Pettit said that under the federal Resource Conservation and Recovery Act, NRDC must notify the railroads by letter of the charges, and the railroads will have 90 days to take action to implement pollution-reduction measures.
The NRDC proposed about 20 remedies, including use of cleaner locomotives and yard equipment, limiting locomotive idling to 15 minutes or less, establishing no-idle zones within 50 feet of residential areas and performing enhanced truck, locomotive and equipment inspections.
The letter targets 16 rail facilities in Southern and Northern California. Some of the rail yards handle international freight moving to and from the ports of Los Angles, Long Beach and Oakland, while other yards handle domestic freight.
The threat of legal action comes as UP awaits release of the environmental impact report for proposed expansion of its Intermodal Container Transfer Facility less than five miles from the Los Angeles-Long Beach port complex, and BNSF awaits release of the EIR for construction of its proposed Southern California International Gateway close to the ICTF.

• _Data below_:
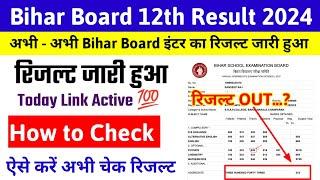 12th रिजल्ट जारी  Bihar Board 12th Result 2024 Kaise Dekhe || inter Ka Result Kaise Check Kare 2024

• _Activity 1_: Write out the part of the excerpt on rail yard pollution starting at "The letter targets" and ending at "handle domestic freight.".
• _Activity 2_: According to the excerpt on rail yard pollution, how many rail facilities does the letter target?
• _Activity 3_: Give what follows the last sentence of the excerpt on rail yard pollution.
The material was gathered from a different source than the excerpt on rail yard pollution.

• _Answer box 1_:
The letter targets 16 rail facilities in Southern and Northern California. Some of the rail yards handle international freight moving to and from the ports of Los Angles, Long Beach and Oakland, while other yards handle domestic freight.

• _Answer box 2_: 16 rail facilities in Southern and Northern California.

• _Answer box 3_:
Pettit said the NRDC challenge was not timed to coincide with the release of the EIRs this summer or fall. “We’ve been working on this for awhile,” he said.
Port executives are taking note of the possible legal action because challenges by the NRDC and other groups over the past decade created an impasse that blocked marine terminal expansion projects for at least seven years. The ports in 2006 developed their Clean Air Action Plan, and this template for pollution reduction has led to commencement of construction recently of several marine terminal projects in the harbor.
The ports say the near-dock rail yards are crucial to the growth of intermodal cargo in Southern California. Although the ports are expanding their on-dock facilities, the on-dock capability will likely top out at about 35 percent of the container volume, so additional near-dock capacity will be needed as ocean carriers continue to introduce larger container ships into the trans-Pacific trades.
BNSF was preparing a comment on the NRDC letter. UP, however, said that they could not comment on the matter. “We have not yet seen the letter, so we can not comment,” said spokesman Tom Lange.